++++ DATA IN THIS EXERCISE
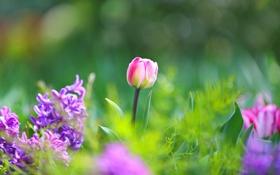 Картинка зелень, трава, макро, цветы, весна, Тюльпаны, розовые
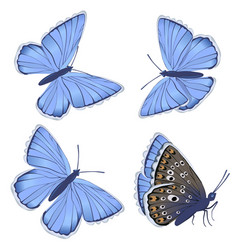 set blue butterflies lycaenidae isolated on vector image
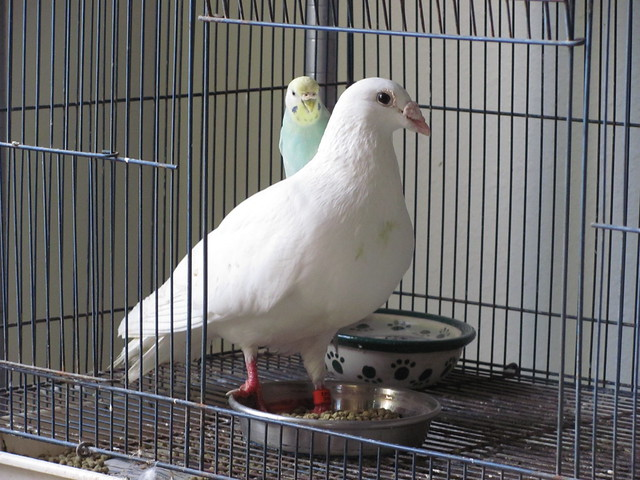 Pigeon and Budgie 04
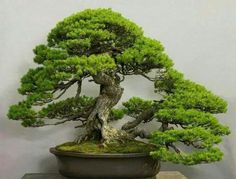 bonsai tree  Bonsai ♣️Fosterginger.Pinterest.ComMore Pins Like This One At FOSTERGINGER @ PINTEREST No Pin Limitsでこのようなピンがいっぱいになるピンの限界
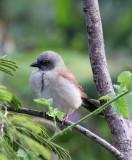 BIRD - SPECIES UNIDENTIFIED - RUHENGERI RWANDA 2012 (100).JPG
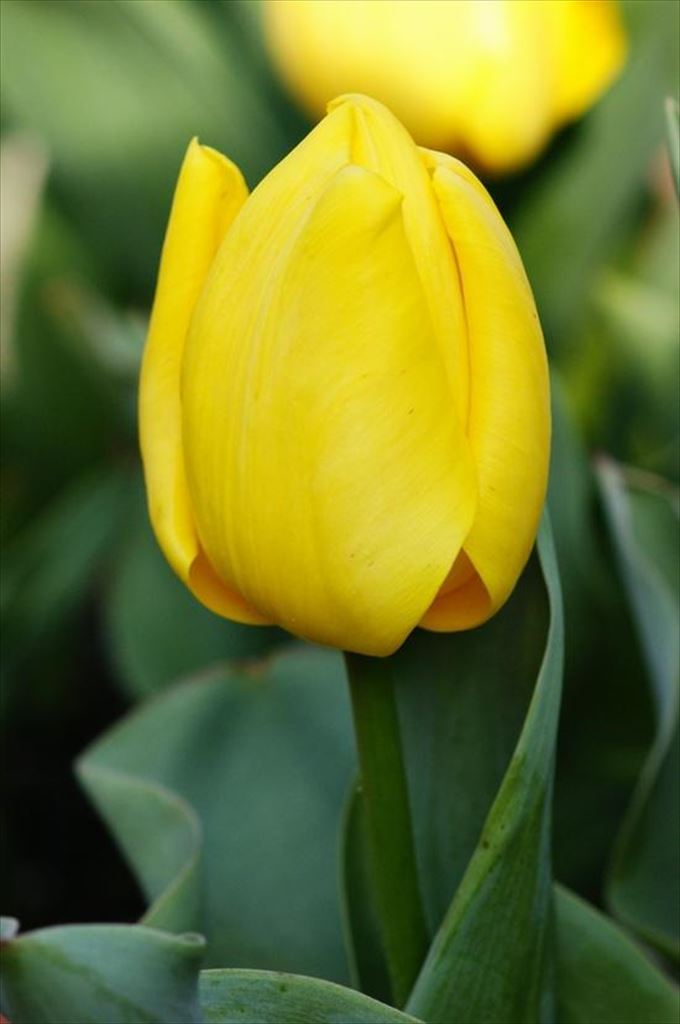 美しい花と花言葉 19
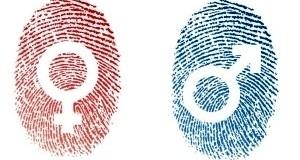 Определить пол по отпечаткам пальцев позволят новые достижения ученых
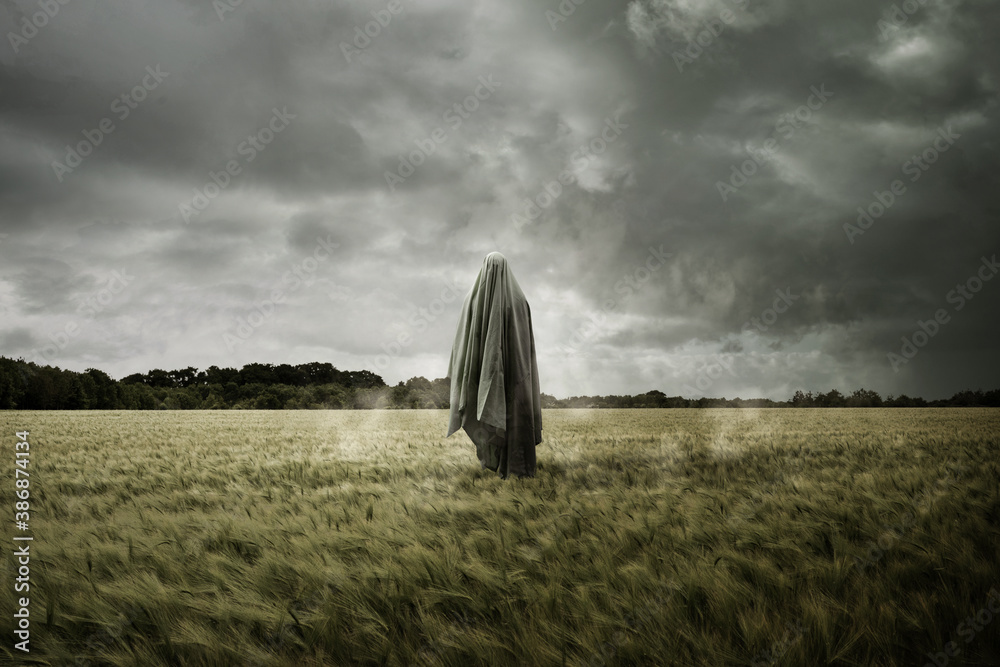 Fototapeta Haunted and bleak landscape with a floating spirit ghost, Disturbing concept.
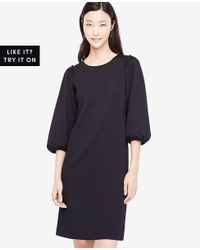 Ann Taylor - Black Puff Sleeve Knit Dress - Lyst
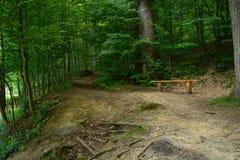 Ławka w drewnach Zdjęcia Stock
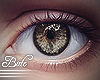 B! Eyes - Forest . Male
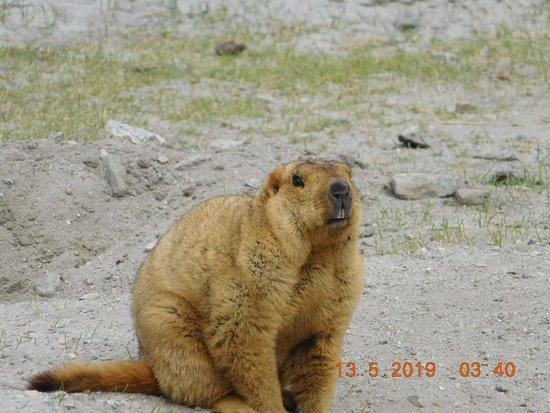 Tangtse, الهند: Himalayan Marmot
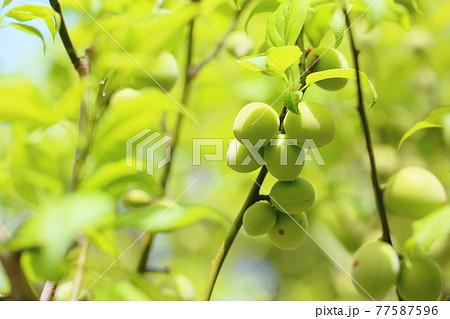 梅の実 77587596
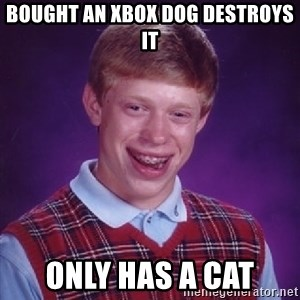 Bad Luck Brian - bought an xbox dog destroys it only has a cat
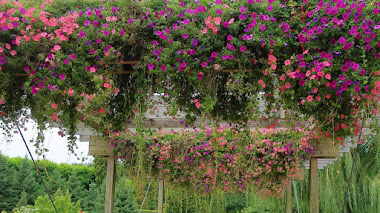 Plantas con floración estival en el Jardín Botánico de Chicago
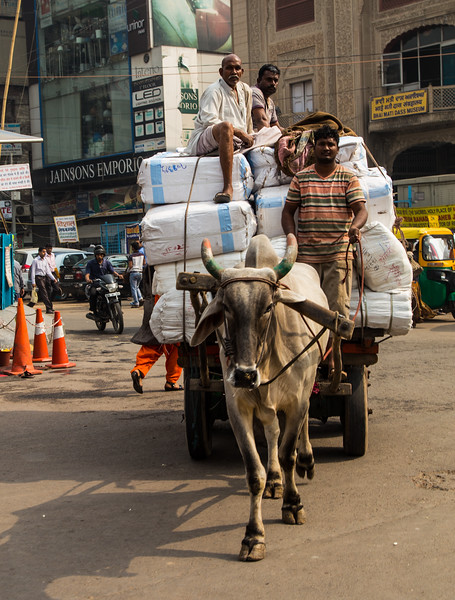 Carts, People and Cows in Delhi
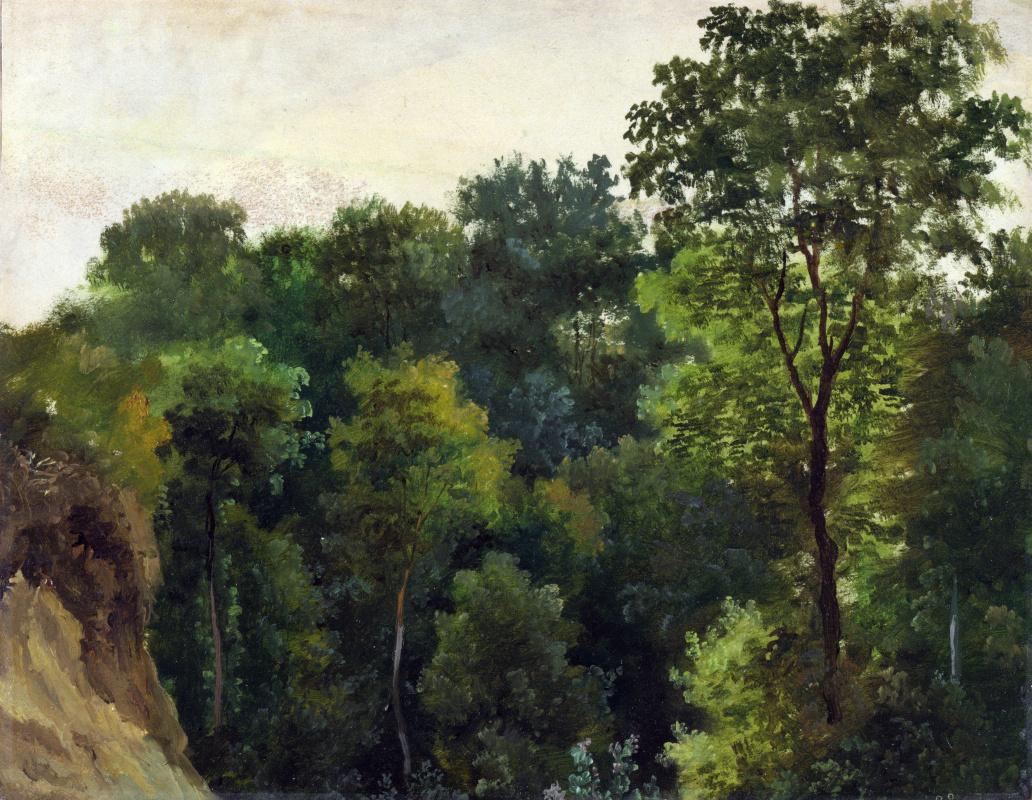 Жан-Мишель Келс. Деревья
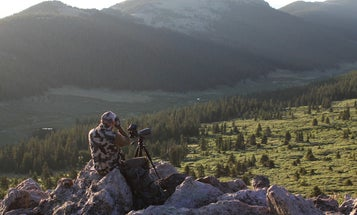 Scouting Tips: How To Find Elk in a New Hunting Area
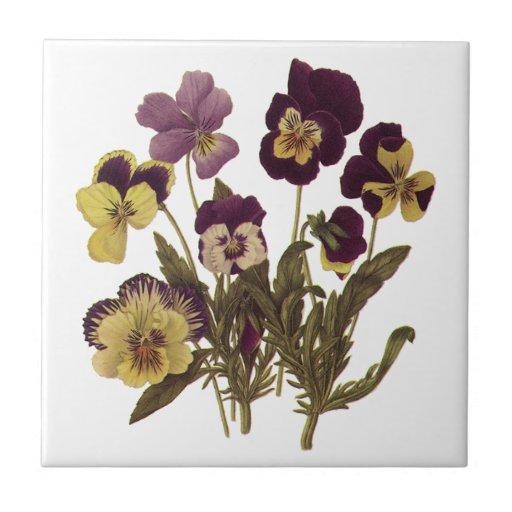 Vintage Flowers, Floral Garden Pansies in Bloom Tiles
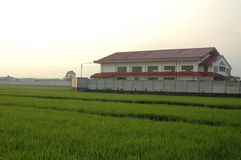 Rice Paddies Royalty Free Stock Image
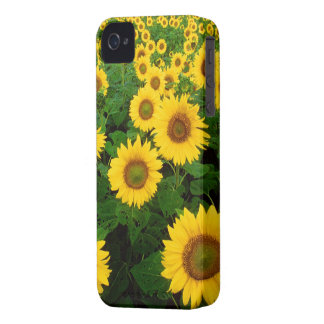 Field of Sunflowers iPhone 4 Cases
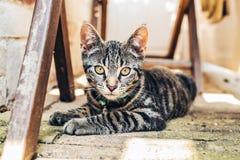 Γκρίζα τιγρέ γάτα με τα έντονα χρυσά μάτια Στοκ εικόνα με δικαίωμα ελεύθερης χρήσης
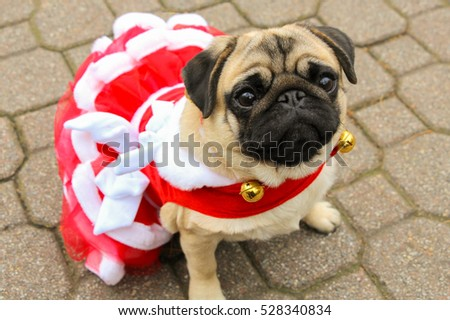 Pug in red and white Christmas dress - Pug Red White Christmas Dress Stock Photo (Edit Now) 528340834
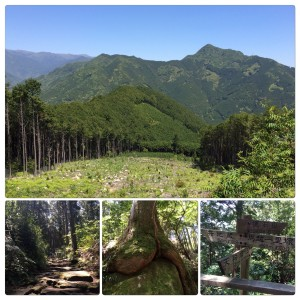 遠藤クリニック 職員 登山 熊野古道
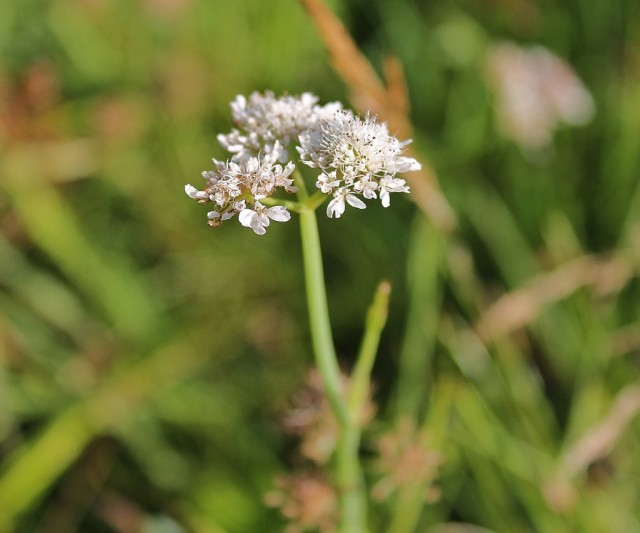 Tubular water dropwort on Rawcliffe Meadows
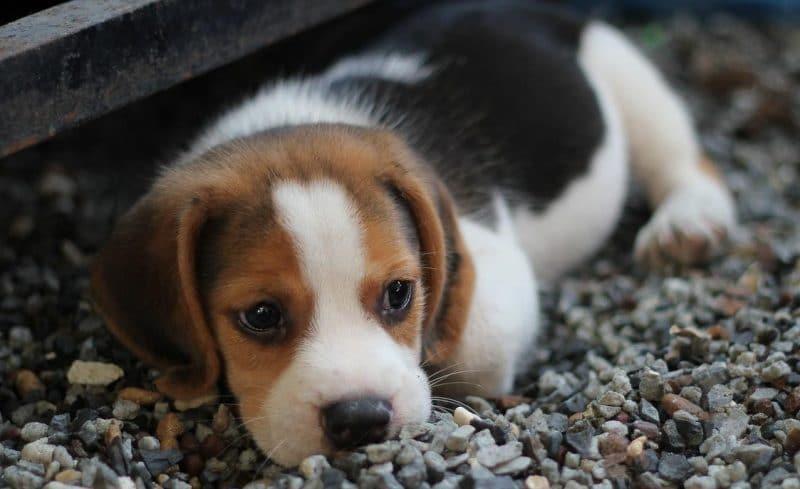 köpek gençlik hastalığı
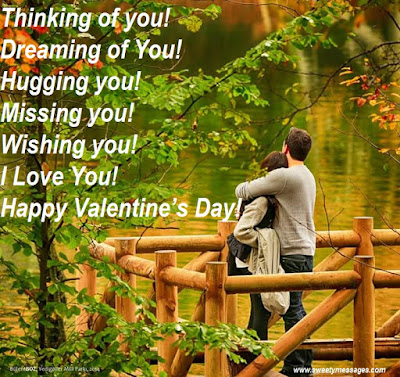 Thinking of you! Dreaming of You! Hugging you! Missing you! Wishing you! I Love You! Happy Valentine's Day!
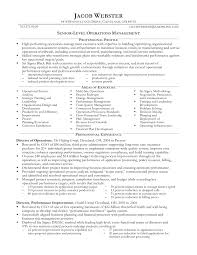 Executive Resume Writing Executive Cv Template And Writing Guidelines Livecareer
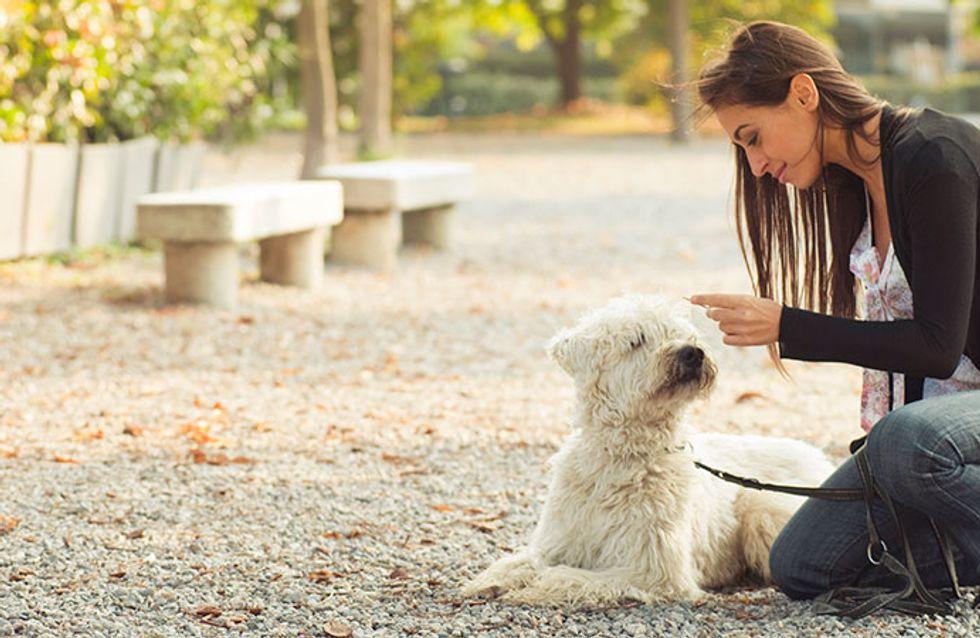 Por que adotar um cachorro pode mudar a sua vida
++++++++
● **DESCRIPTION OF THE TASK**: In the listing above, find the line with "Fototapeta Haunted and" and the line with "Vintage Flowers, Floral". Copy exactly those lines and all between them, minus the images.

● **RESPONSE TO THIS EXERCISE**:
 Fototapeta Haunted and bleak landscape with a floating spirit ghost, Disturbing concept.
 Ann Taylor - Black Puff Sleeve Knit Dress - Lyst
 Ławka w drewnach Zdjęcia Stock
 B! Eyes - Forest . Male
 Tangtse, الهند: Himalayan Marmot
 梅の実 77587596
 Bad Luck Brian - bought an xbox dog destroys it only has a cat
 Plantas con floración estival en el Jardín Botánico de Chicago
 Carts, People and Cows in Delhi
 Жан-Мишель Келс. Деревья
 Scouting Tips: How To Find Elk in a New Hunting Area
 Vintage Flowers, Floral Garden Pansies in Bloom Tiles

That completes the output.